[Task statement] Give the stretch of the entries from the line containing "What is the span" through the final line as a numbered list, omitting blank lines and leaving out the pictures.

[Listed records]
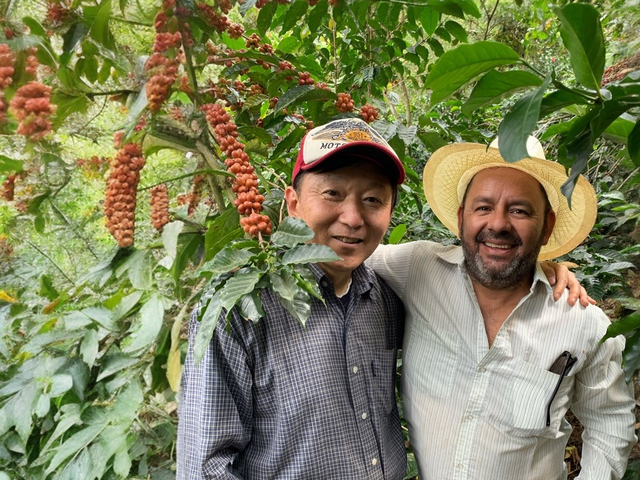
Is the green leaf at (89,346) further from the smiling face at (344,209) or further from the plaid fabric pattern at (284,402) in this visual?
the smiling face at (344,209)

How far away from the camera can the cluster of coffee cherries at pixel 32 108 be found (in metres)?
0.74

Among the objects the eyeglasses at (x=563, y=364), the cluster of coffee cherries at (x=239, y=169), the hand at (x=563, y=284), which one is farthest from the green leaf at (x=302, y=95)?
the eyeglasses at (x=563, y=364)

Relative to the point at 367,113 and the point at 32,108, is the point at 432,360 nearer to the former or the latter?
the point at 367,113

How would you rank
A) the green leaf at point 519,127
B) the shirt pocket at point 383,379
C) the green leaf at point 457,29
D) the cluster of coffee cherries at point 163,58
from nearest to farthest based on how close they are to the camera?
the green leaf at point 519,127 → the cluster of coffee cherries at point 163,58 → the shirt pocket at point 383,379 → the green leaf at point 457,29

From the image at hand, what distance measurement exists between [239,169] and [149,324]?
0.39 m

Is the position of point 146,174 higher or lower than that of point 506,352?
higher

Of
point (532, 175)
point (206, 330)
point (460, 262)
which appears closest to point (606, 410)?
point (460, 262)

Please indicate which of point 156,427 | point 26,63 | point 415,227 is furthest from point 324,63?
point 156,427

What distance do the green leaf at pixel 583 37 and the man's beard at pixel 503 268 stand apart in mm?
806

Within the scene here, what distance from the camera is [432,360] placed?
133 cm

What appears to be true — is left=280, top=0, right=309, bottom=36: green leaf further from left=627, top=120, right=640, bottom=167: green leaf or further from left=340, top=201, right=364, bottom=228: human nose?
left=627, top=120, right=640, bottom=167: green leaf

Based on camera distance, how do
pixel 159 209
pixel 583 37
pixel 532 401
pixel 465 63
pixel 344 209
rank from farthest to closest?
pixel 532 401
pixel 344 209
pixel 159 209
pixel 465 63
pixel 583 37

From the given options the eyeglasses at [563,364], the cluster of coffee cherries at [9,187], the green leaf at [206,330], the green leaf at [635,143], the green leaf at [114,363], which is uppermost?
the green leaf at [635,143]

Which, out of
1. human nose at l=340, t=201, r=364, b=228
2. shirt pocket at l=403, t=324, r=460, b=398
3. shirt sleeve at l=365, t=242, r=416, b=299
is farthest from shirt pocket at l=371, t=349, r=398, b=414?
human nose at l=340, t=201, r=364, b=228
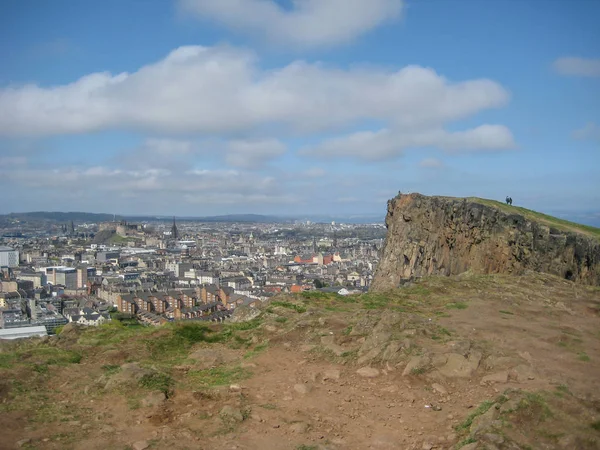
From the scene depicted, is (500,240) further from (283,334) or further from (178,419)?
(178,419)

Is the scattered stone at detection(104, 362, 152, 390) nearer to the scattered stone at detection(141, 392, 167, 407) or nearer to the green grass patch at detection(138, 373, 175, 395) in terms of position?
the green grass patch at detection(138, 373, 175, 395)

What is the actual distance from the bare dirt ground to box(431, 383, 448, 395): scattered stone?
0.11ft

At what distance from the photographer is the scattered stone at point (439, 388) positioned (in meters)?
8.77

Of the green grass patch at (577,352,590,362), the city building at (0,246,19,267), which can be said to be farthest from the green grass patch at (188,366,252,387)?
the city building at (0,246,19,267)

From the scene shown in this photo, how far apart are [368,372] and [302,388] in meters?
1.43

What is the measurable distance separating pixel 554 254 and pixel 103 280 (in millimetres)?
101676

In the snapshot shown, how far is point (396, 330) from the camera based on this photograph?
11.5 m

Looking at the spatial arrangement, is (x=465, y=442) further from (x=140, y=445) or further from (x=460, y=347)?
(x=140, y=445)

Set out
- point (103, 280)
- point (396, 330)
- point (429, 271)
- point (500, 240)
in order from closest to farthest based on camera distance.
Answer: point (396, 330)
point (500, 240)
point (429, 271)
point (103, 280)

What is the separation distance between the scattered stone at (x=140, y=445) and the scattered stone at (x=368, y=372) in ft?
14.1

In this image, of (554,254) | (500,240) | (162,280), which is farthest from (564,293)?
(162,280)

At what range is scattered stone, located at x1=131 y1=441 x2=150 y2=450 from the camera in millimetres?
6847

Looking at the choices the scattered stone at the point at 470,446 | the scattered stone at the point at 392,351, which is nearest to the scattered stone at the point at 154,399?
the scattered stone at the point at 392,351

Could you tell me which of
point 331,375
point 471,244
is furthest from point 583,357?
point 471,244
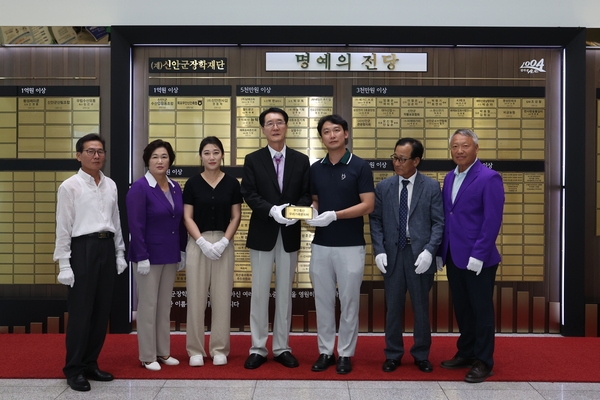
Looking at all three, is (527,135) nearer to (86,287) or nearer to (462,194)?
(462,194)

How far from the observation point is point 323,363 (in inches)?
138

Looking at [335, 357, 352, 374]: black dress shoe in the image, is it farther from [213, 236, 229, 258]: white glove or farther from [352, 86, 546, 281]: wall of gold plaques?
[352, 86, 546, 281]: wall of gold plaques

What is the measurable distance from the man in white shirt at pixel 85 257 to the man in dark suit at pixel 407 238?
1.66 metres

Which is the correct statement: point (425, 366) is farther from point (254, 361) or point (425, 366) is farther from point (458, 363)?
point (254, 361)

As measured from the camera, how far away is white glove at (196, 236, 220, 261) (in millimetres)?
3502

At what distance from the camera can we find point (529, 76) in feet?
14.8

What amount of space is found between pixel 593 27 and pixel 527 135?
1.00 meters

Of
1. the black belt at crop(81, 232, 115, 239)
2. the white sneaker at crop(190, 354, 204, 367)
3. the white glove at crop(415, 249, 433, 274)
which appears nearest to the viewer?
the black belt at crop(81, 232, 115, 239)

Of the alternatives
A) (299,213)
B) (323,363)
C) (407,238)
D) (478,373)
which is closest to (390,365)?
(323,363)

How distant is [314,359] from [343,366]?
366mm

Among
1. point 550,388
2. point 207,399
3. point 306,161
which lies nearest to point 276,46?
point 306,161

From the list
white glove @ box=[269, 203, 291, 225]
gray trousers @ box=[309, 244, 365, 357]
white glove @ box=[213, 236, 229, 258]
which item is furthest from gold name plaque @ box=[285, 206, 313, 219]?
white glove @ box=[213, 236, 229, 258]

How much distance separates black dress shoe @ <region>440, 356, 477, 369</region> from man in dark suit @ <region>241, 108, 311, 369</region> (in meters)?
0.97

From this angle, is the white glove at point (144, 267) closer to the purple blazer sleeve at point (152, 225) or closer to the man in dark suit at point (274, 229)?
the purple blazer sleeve at point (152, 225)
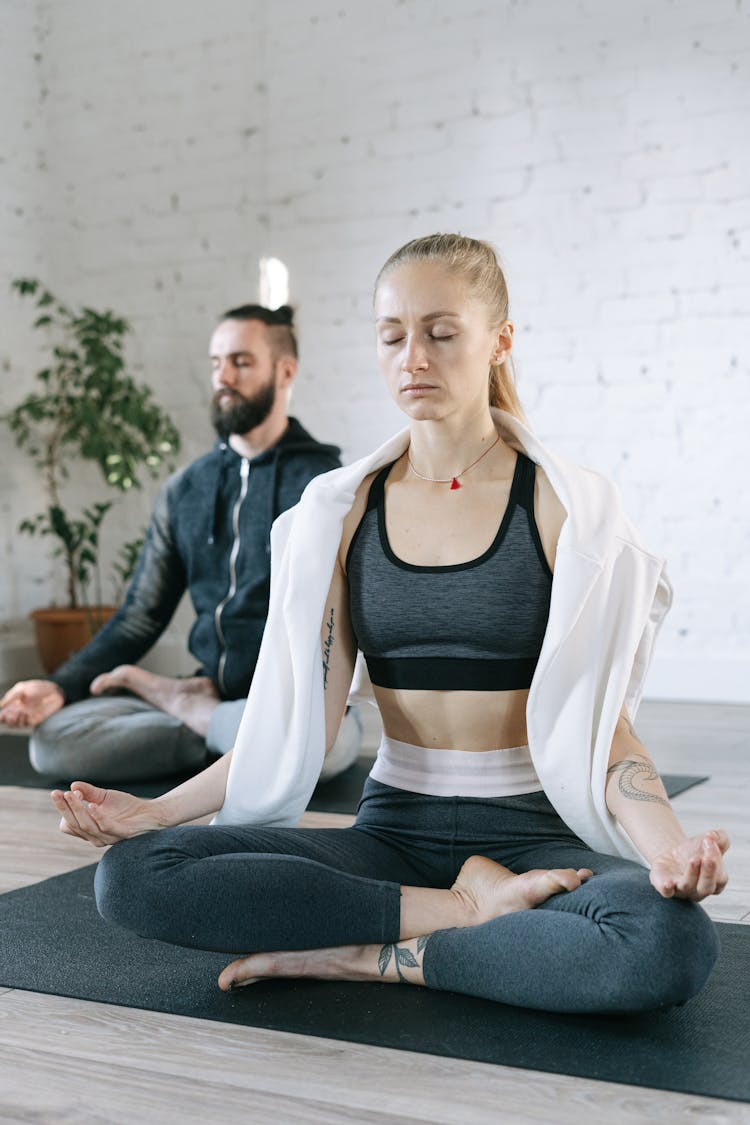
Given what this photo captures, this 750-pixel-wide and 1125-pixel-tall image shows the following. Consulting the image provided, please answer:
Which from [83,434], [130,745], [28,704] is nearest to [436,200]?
[83,434]

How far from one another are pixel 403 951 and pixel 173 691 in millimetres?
1801

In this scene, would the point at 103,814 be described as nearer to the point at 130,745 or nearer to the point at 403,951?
the point at 403,951

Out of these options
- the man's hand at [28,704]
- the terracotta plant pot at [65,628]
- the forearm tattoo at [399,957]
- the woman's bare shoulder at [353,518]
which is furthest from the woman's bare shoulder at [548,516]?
the terracotta plant pot at [65,628]

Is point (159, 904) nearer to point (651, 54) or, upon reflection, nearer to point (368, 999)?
point (368, 999)

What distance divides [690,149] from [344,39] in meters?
1.41

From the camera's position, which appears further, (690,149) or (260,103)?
(260,103)

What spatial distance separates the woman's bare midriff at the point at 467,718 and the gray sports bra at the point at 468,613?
1 centimetres

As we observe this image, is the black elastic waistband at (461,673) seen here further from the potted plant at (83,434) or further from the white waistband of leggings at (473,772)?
the potted plant at (83,434)

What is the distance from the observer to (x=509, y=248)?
4.67 meters

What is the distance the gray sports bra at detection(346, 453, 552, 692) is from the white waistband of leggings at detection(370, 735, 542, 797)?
0.28 ft

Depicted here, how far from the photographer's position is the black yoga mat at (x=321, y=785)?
9.36 ft

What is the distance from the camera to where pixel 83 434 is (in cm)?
513

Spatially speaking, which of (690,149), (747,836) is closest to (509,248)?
(690,149)

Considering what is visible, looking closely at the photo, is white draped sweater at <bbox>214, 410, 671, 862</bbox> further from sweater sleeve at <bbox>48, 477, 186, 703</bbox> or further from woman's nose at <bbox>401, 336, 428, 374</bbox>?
sweater sleeve at <bbox>48, 477, 186, 703</bbox>
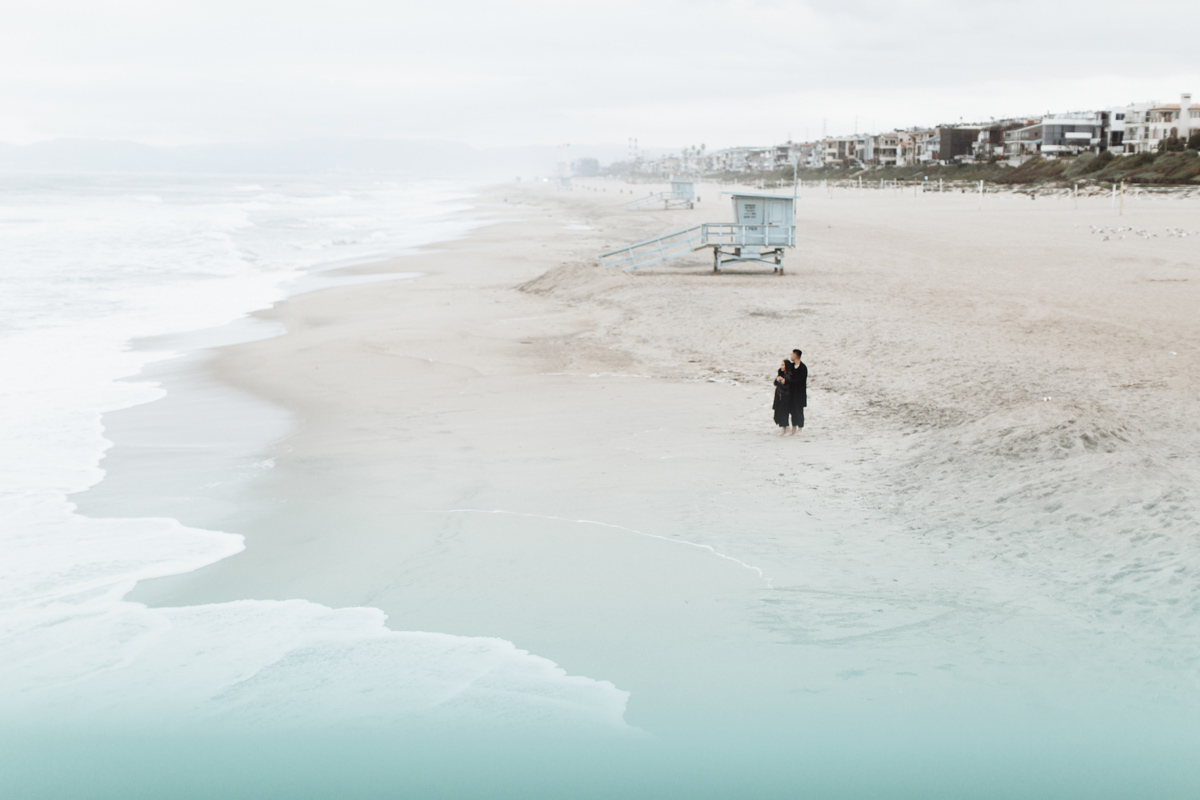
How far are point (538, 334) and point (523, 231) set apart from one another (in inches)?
1105

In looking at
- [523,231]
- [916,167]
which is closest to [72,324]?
[523,231]

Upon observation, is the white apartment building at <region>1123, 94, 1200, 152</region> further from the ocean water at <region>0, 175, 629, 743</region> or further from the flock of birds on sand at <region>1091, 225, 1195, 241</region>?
the ocean water at <region>0, 175, 629, 743</region>

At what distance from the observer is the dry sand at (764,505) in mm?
5453

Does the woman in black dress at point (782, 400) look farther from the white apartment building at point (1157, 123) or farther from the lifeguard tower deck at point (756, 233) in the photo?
the white apartment building at point (1157, 123)

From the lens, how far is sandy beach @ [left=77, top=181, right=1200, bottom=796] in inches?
209

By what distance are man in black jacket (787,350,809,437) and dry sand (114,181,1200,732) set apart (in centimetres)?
33

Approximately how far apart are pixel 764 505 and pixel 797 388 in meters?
2.00

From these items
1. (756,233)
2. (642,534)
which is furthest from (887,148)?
(642,534)

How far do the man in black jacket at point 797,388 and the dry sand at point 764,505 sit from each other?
33cm

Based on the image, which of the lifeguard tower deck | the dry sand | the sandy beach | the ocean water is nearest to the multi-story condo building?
the lifeguard tower deck

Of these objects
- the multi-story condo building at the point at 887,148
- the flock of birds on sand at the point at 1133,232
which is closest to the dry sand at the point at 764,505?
the flock of birds on sand at the point at 1133,232

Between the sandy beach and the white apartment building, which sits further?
the white apartment building

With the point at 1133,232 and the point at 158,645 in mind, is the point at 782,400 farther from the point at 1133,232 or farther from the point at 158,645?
the point at 1133,232

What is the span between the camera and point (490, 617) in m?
6.03
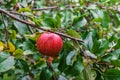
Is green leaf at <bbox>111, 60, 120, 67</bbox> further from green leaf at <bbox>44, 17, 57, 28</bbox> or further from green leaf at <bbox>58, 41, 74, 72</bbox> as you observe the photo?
green leaf at <bbox>44, 17, 57, 28</bbox>

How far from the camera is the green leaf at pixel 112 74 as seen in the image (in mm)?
1280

[Result]
1. What is the span between the camera and point (490, 617) in m?
2. 6.03
3. Is green leaf at <bbox>111, 60, 120, 67</bbox> further from green leaf at <bbox>44, 17, 57, 28</bbox> or further from green leaf at <bbox>58, 41, 74, 72</bbox> as you observe the photo?
4. green leaf at <bbox>44, 17, 57, 28</bbox>
5. How far from the camera is the green leaf at pixel 112 74 as seen in the image (in mm)?
6. 1280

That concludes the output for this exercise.